ST. BONAVENTURE, NY — “I’m more headstrong now than I was in my twenties,” said Eva Hassett following a Women’s Advocacy Panel held at St. Bonaventure University on March 16.
Hassett, the executive director of the International Institute of Buffalo, said, “I used to look at jobs that I thought, as a woman, I was supposed to do. Now I focus on what I’m here to do— what I’m meant to do—not what I’m supposed to do.”
Diana Cihak and Hillary Clarke, two women who joined Hassett in holding the panel in Bonaventure’s Murphy Auditorium, nodded their heads in agreement.
Cihak is the founder and board president of the Women’s Elect political action committee and the WomenElect program, a Buffalo-based educational program that encourages and helps women to run for political office. Cihak considers herself her own mentor.
“People ask me all the time who inspired me to become an advocate for women. No one really did. I guess I inspired myself,” Cihak said, laughing afterward.
Hillary Clarke, associate director of Grassroots and Program Integration for the American Cancer Society Cancer Action Network, found inspiration differently. She knew she wanted to promote change in women’s lives following her time working for a law firm that assigned her to do research while her male coworkers handled fieldwork, Clarke said.
Making a difference in women’s lives and impacting the people they surround themselves with is among Clarke’s advocacy to-do list, which she mentioned during the Women’s Advocacy panel.
Approximately 20 people attended the panel moderated by Dean Pauline Hoffmann of St. Bonaventure’s Jandoli School of Communication, and interaction ensued between the panelists and the audience.

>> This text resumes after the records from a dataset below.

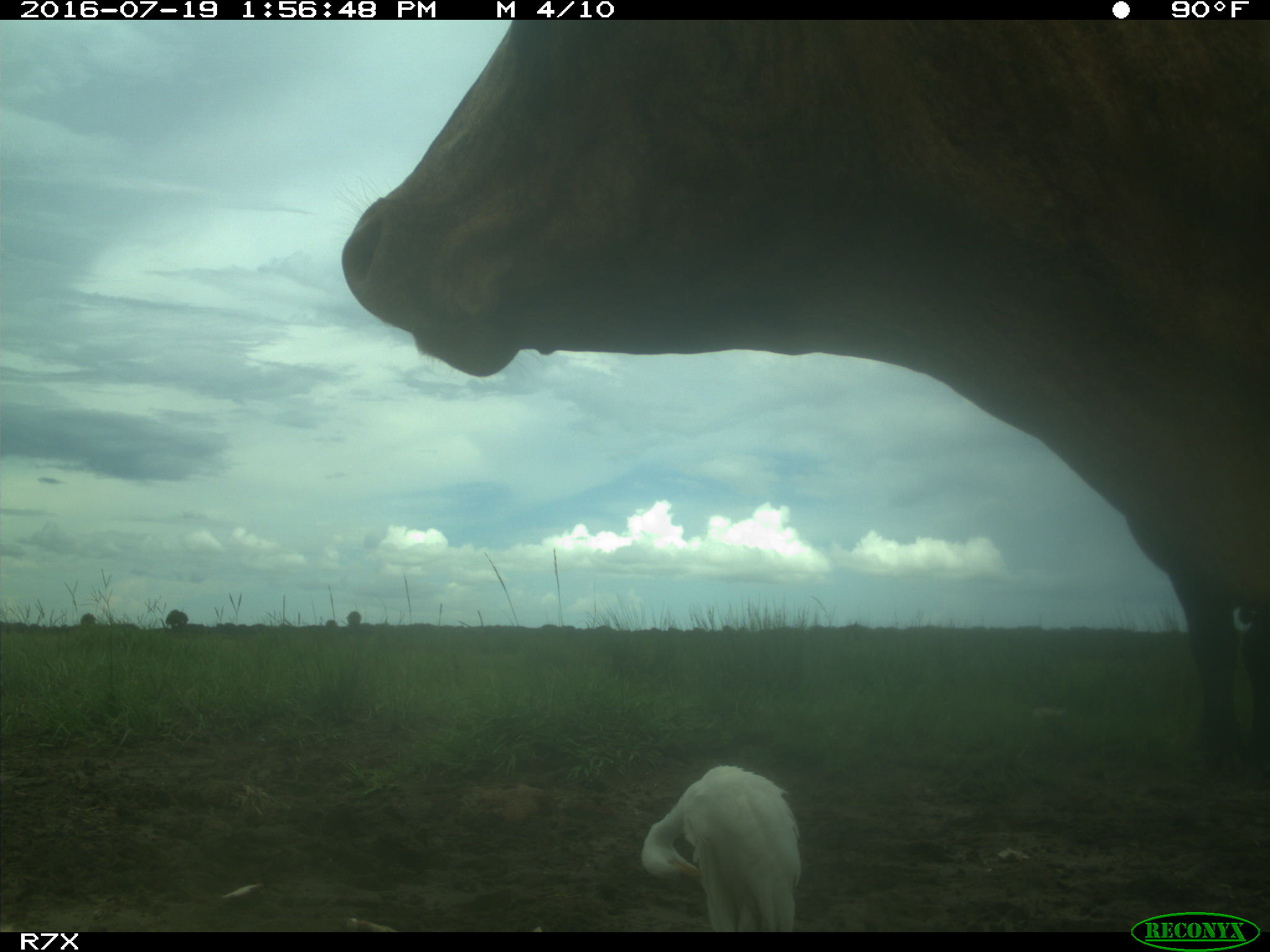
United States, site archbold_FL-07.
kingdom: Animalia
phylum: Chordata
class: Mammalia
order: Artiodactyla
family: Bovidae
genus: Bos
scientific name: Bos taurus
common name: domestic cow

“This is a conversation…” Clarke said to the attendees.
“…If we can start to learn how to have conversations about women’s rights leaders can step up,” Cihak said, adding to Clarke’s statement.
Kimberly DeSimone, a lecturer at the university, sparked a discussion when she asked, “How do we help women advocate?”
Panelists suggested coming together as a community of women and using tools such as the internet and social media to take a stand, to initiate engagement and to change perspectives.
According to Hassett, social media can be a platform to change a woman’s individual perspective.
Ultimately, “it’s about the women herself,” Hassett said.
Clarke, Cihak and Hassett conversed with the audience for a good portion of the hour about proactive steps to supporting women of color, making strides against human trafficking and accepting refugee resettlement.
When the panel came to a close, the panelists said they hope the conversation on women’s advocacy continues.
“We can do this. We can change this,” Hassett said of making a difference in women’s lives, and ultimately, the lives of all.